A montagem no Palais Garnier, que estreou dia 10 de junho, segue até 9 de julho e é um repeteco da temporada de 2017. Do elenco original, só Szot está de volta, agora dividindo o palco com Vannina Santoni, Angela Brower, Hera Hyesang Park, Josh Lovell e Gordon Bintner. A direção é da coreógrafa Anna Teresa de Keersmaeker – que inclui muito movimento na encenação, com participação da sua Cia. Rosas – e a regência, do espanhol Pablo-Herreras Casado.
“O Garnier tem tudo a ver com Mozart. E essa ópera tem a mais linda música, com conjuntos impressionantes”, diz Paulo. Essa opinião é bem prevalente entre músicos e críticos, que consideram a partitura de Così uma intrincada e genial teia de árias, duos, trios, quartetos, sextetos. A ópera fez sua estreia em 1790, em Praga. O libreto bem-humorado continua divertindo as plateias. “É mesmo uma obra-prima”, reforça Paulo Szot, que recebeu elogios da crítica francesa (“sólido e robusto, tem projeção segura, com seu registro poderoso mas sutilmente dosado para não se exceder nos conjuntos, com pianíssimos delicados”, diz o site Olyrix).
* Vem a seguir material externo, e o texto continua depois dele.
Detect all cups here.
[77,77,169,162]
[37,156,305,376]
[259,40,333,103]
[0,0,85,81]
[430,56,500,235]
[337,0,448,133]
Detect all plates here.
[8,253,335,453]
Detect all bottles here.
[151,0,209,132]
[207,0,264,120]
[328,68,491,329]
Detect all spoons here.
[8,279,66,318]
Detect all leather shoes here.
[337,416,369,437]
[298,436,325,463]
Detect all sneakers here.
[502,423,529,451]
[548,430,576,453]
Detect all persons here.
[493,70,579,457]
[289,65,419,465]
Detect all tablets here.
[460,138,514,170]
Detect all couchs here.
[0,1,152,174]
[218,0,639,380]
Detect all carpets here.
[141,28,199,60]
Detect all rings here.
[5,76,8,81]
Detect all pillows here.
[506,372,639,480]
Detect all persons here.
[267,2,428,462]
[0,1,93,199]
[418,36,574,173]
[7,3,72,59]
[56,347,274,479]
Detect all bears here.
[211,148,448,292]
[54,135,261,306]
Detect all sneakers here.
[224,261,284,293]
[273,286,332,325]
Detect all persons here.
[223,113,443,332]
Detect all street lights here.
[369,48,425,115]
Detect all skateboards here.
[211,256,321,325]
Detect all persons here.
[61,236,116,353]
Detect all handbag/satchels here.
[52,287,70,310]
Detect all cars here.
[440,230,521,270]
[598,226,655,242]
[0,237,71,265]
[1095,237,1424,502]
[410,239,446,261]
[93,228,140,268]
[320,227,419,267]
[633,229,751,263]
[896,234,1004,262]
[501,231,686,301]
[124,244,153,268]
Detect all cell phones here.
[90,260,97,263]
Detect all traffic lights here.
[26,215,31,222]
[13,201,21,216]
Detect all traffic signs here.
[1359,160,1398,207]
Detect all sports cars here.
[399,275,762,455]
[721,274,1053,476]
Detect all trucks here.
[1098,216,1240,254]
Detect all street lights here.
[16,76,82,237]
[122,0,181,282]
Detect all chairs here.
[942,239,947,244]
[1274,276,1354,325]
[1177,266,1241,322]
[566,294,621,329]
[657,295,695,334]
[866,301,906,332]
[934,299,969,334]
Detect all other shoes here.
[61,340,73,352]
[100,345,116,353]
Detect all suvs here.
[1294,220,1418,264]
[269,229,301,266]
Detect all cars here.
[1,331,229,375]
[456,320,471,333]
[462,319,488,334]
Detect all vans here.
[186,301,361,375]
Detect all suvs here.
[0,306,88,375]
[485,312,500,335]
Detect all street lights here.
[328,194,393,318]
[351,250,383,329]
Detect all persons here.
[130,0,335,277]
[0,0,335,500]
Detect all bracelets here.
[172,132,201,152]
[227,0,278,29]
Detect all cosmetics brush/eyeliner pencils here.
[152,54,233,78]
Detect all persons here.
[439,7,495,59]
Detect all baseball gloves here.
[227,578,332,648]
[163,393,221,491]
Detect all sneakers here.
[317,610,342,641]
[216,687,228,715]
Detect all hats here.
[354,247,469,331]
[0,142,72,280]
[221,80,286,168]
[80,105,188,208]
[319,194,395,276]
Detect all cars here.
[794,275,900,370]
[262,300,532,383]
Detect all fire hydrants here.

Delicadeza e robustez não são características que costumam andar juntas. Mas Paulo tem a seu favor a versatilidade que a vivência em diversos palcos proporcionou. Há 14 anos, desafiava as previsões de gente muito conservadora ao aceitar o papel de Emile de Becque, na remontagem de South Pacific, musical de Rodgers e Hammerstein, na Broadway novaiorquina.
“Houve quem predissesse o fim da minha presença na ópera”, lembra ele. “Mas acabou sendo o evento que mudou minha carreira para muito melhor. Segui minha intuição e fui disposto a fazer um bom trabalho.” Mais do que “bom”, o papel deu a ele o mais prestigioso prêmio do teatro americano, o Tony, em 2008, como melhor ator de musicais. E a carreira no mundo lírico ganhou novo impulso, com estreias no Metropolitan (como a da dificílima The Nose, de Shostakovitch, em produção do sul-africano William Kentridge, em 2010) e compromissos no mundo todo.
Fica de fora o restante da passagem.